I target sull'indice azionario S&P 500 di Goldman Sachs e di JP Morgan

Nella giornata di ieri David Kostin ha dichiarato che a Wall Street a questo punto potremmo assistere alla fine del lungo mercato toro post-crisi del 2008, e che potremmo vedere scivolare l'S&P 500 fino in area 2.450 punti, ovverosia con un calo di oltre il 30% rispetto al record storico che è stato rilevato e registrato il 19 febbraio scorso. 

Dubravko Lakos-Bujas di JPMorgan, inoltre, non esclude per l'S&P 500 una caduta fino a 2.300 punti indice nel caso in cui l'economia americana dovesse entrare in recessione. Entrambe queste previsioni, in particolare, sono basate su utili societari deludenti in modo significativo rispetto alle previsioni che sono state formulate dagli analisti di Wall Street all'inizio del 2020.

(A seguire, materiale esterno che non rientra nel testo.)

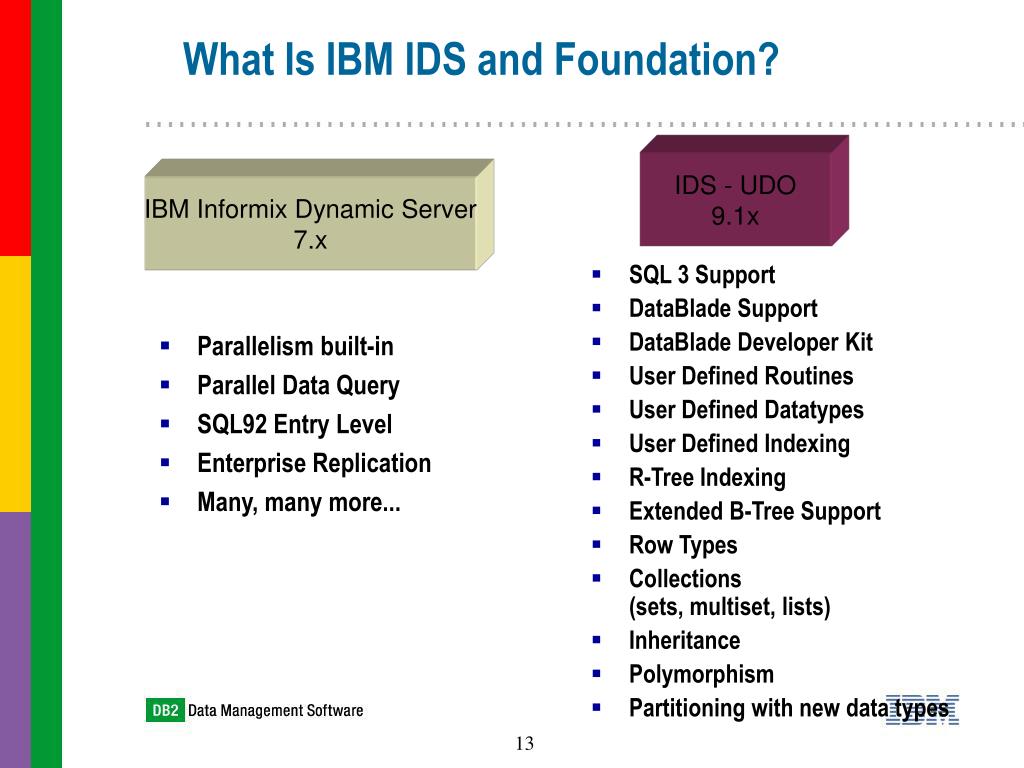 What Is IBM IDS and Foundation?

IBM Informix Dynamic Server 7.x

- Parallelism built-in
- Parallel Data Query
- SQL92 Entry Level
- Enterprise Replication
- Many, many more...

IDS - UDO 9.1x

- SQL 3 Support
- DataBlade Support
- DataBlade Developer Kit
- User Defined Routines
- User Defined Datatypes
- User Defined Indexing
- R-Tree Indexing
- Extended B-Tree Support
- Row Types
- Collections (sets, multiset, lists)
- Inheritance
- Polymorphism
- Partitioning with new data types

DB2 Data Management Software

IBM

13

Wall Street, utili societari attesi al di sotto delle stime di inizio 2020

La conferma previsionale di utili societari che tenderanno a ridimensionarsi a Wall Street, a causa dell'epidemia di coronavirus, arriva pure da parte di Jonathan Golub del Credit Suisse che, nella serata di ieri, ha abbassato il tasso di crescita annuale dei profitti a +0,2% rispetto al +6,2% precedentemente stimato per il 2020.